** Opening GIVEN INFORMATION block **

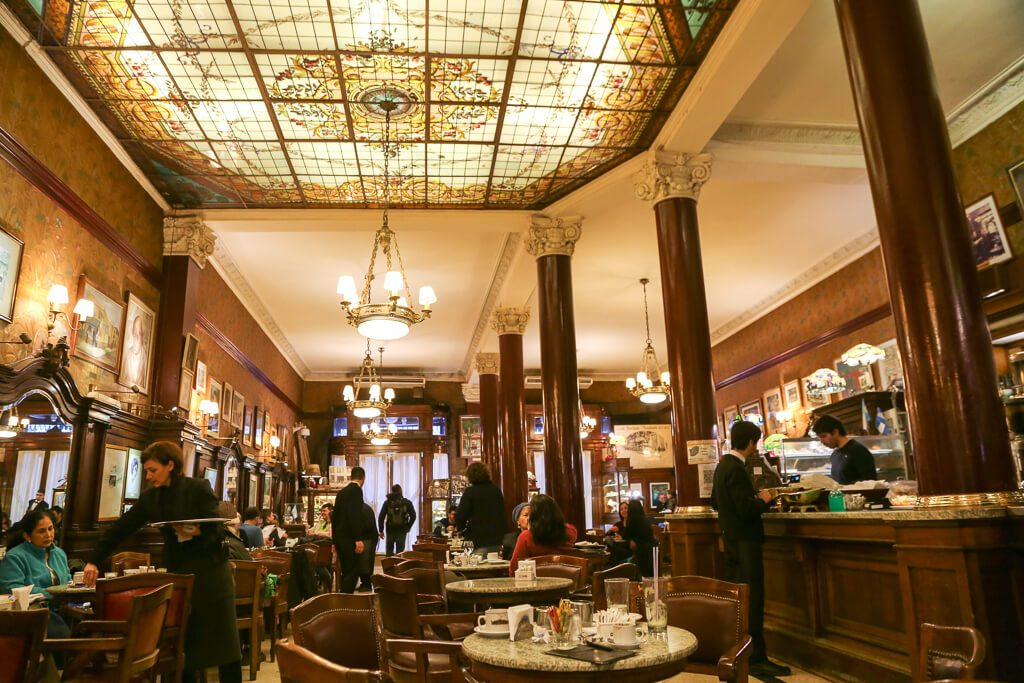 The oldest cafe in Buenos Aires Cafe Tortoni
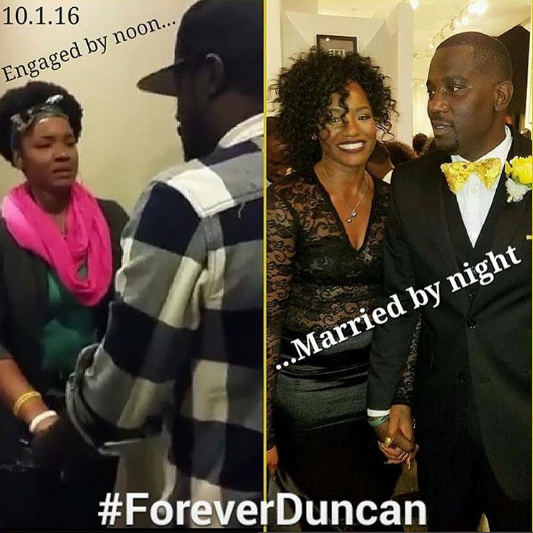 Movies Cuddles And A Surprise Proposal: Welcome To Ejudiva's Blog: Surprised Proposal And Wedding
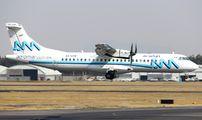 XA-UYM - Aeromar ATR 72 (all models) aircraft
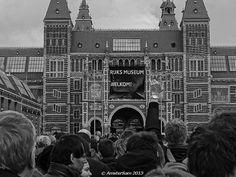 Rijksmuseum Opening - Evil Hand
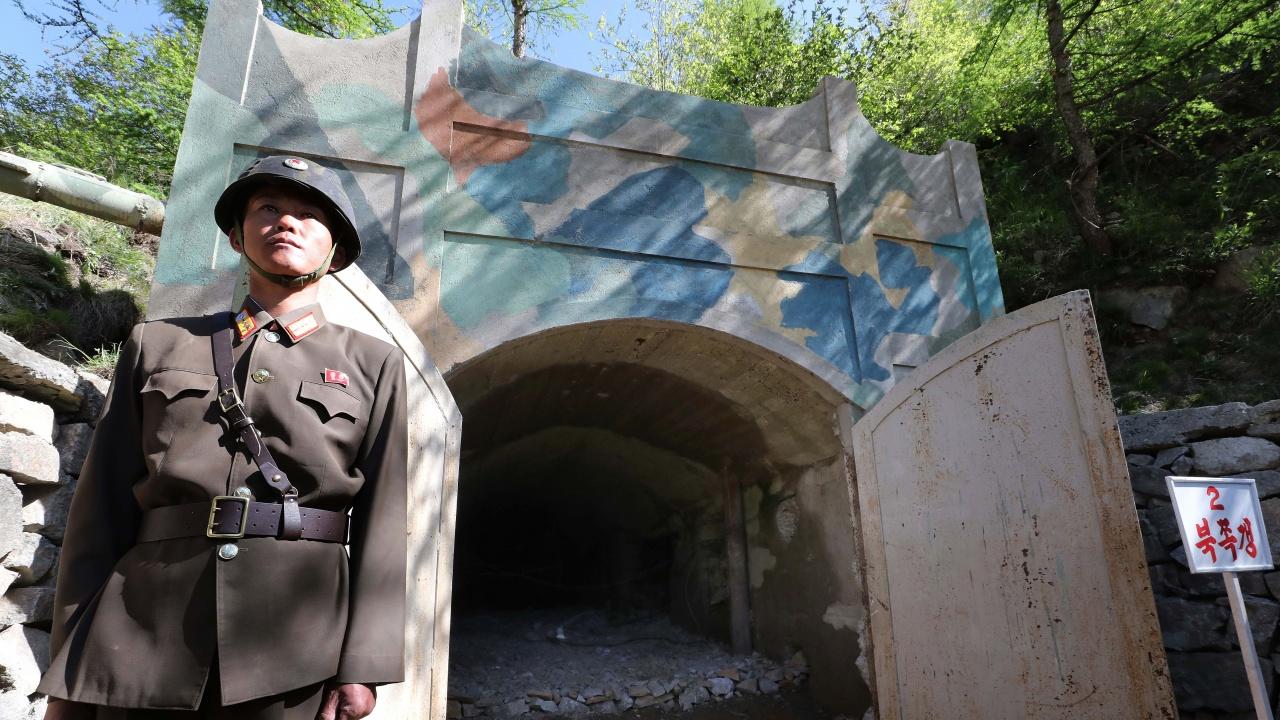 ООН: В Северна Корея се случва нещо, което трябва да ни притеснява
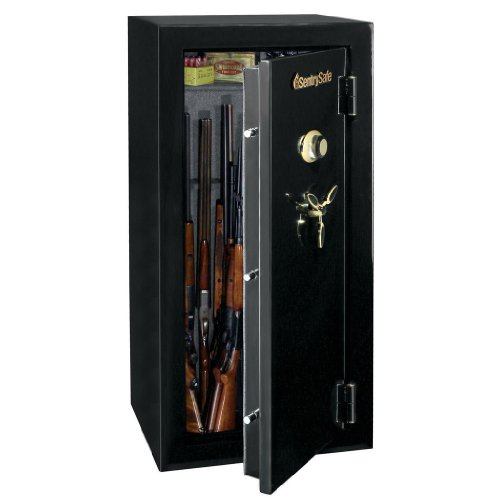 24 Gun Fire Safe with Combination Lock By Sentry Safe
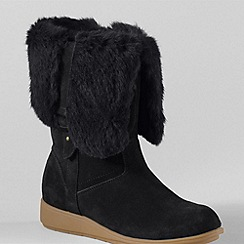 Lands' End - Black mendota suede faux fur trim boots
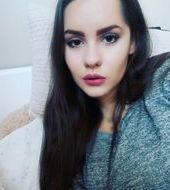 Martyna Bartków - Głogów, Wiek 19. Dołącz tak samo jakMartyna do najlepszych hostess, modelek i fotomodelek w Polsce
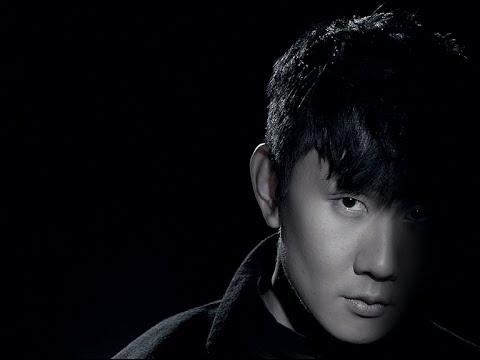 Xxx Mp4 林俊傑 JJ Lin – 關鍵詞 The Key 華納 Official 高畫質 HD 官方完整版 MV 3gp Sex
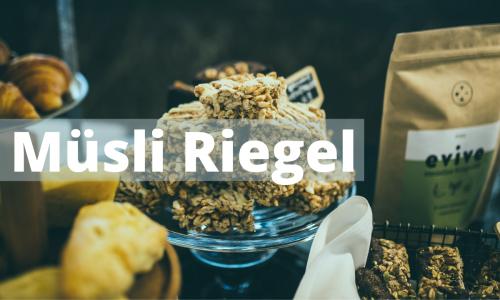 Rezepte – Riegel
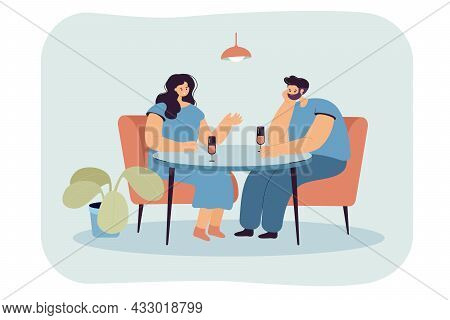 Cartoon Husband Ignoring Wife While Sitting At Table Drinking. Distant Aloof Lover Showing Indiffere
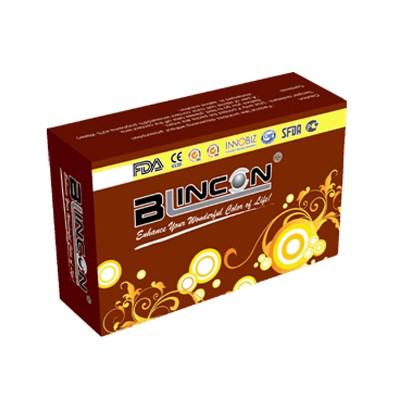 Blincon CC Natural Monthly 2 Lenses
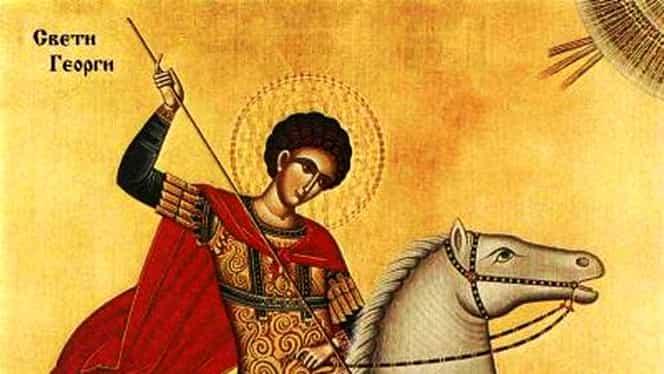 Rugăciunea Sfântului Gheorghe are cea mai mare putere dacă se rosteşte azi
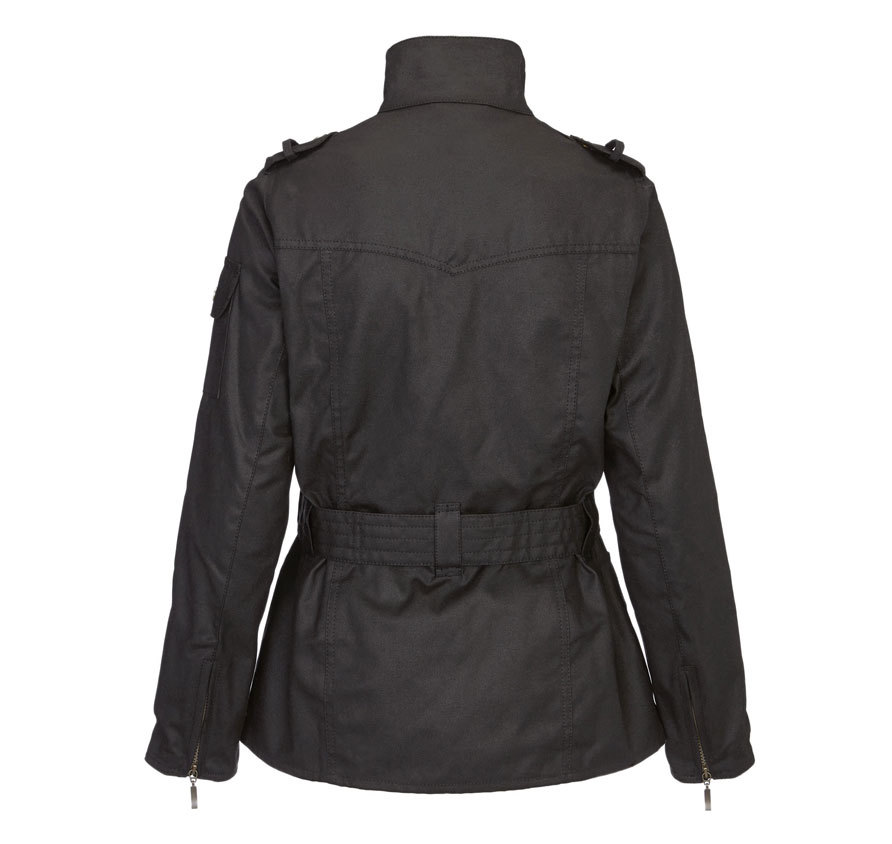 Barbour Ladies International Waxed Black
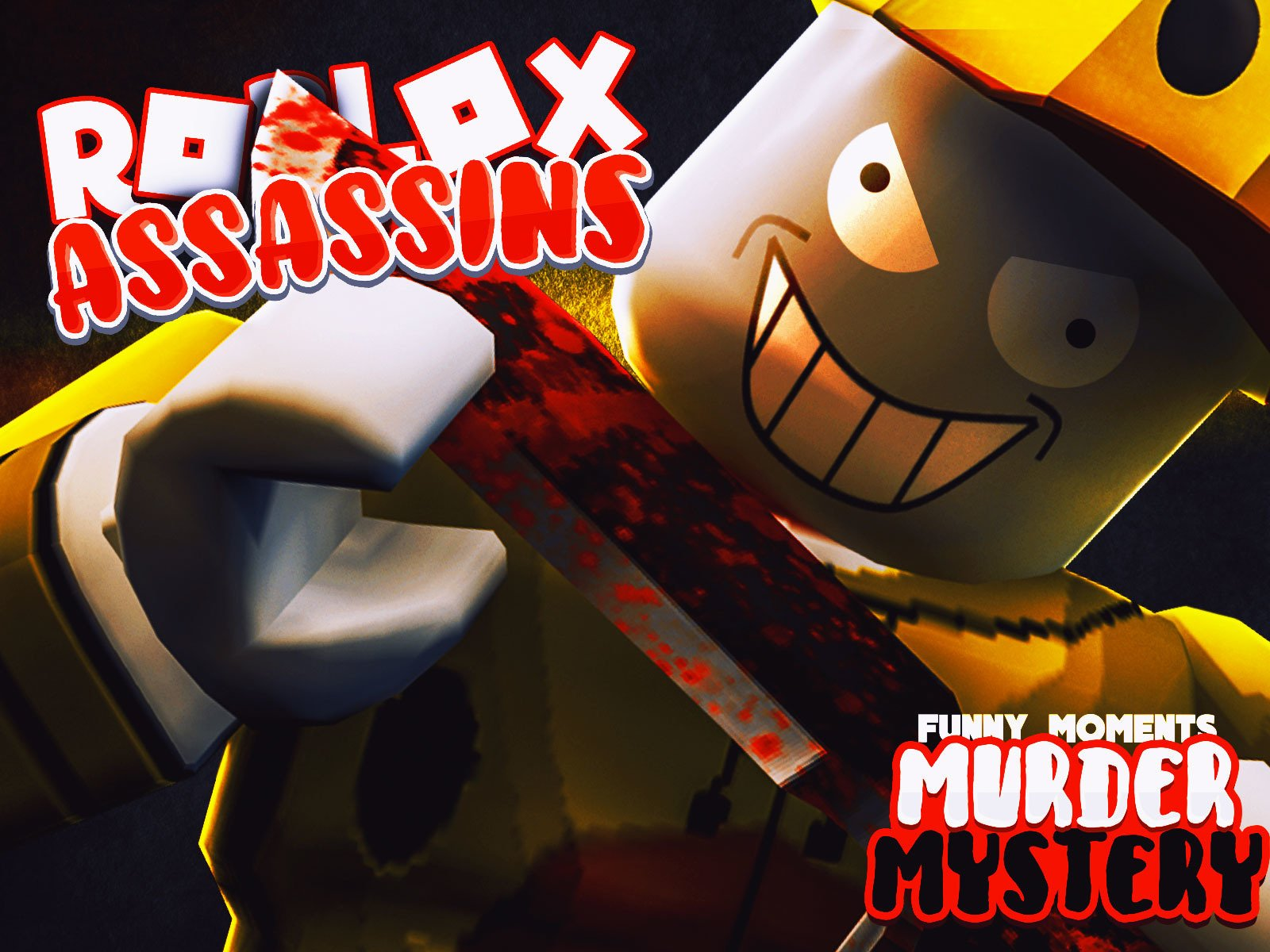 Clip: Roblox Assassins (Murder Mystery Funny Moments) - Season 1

** Closing GIVEN INFORMATION block **

> **WORK TASK**: Output must match the lines from the start of the records above through the line that contains "ООН: В Северна", exactly and with every picture removed.

> **TASK RESPONSE**:
 The oldest cafe in Buenos Aires Cafe Tortoni
 Movies Cuddles And A Surprise Proposal: Welcome To Ejudiva's Blog: Surprised Proposal And Wedding
 XA-UYM - Aeromar ATR 72 (all models) aircraft
 Rijksmuseum Opening - Evil Hand
 ООН: В Северна Корея се случва нещо, което трябва да ни притеснява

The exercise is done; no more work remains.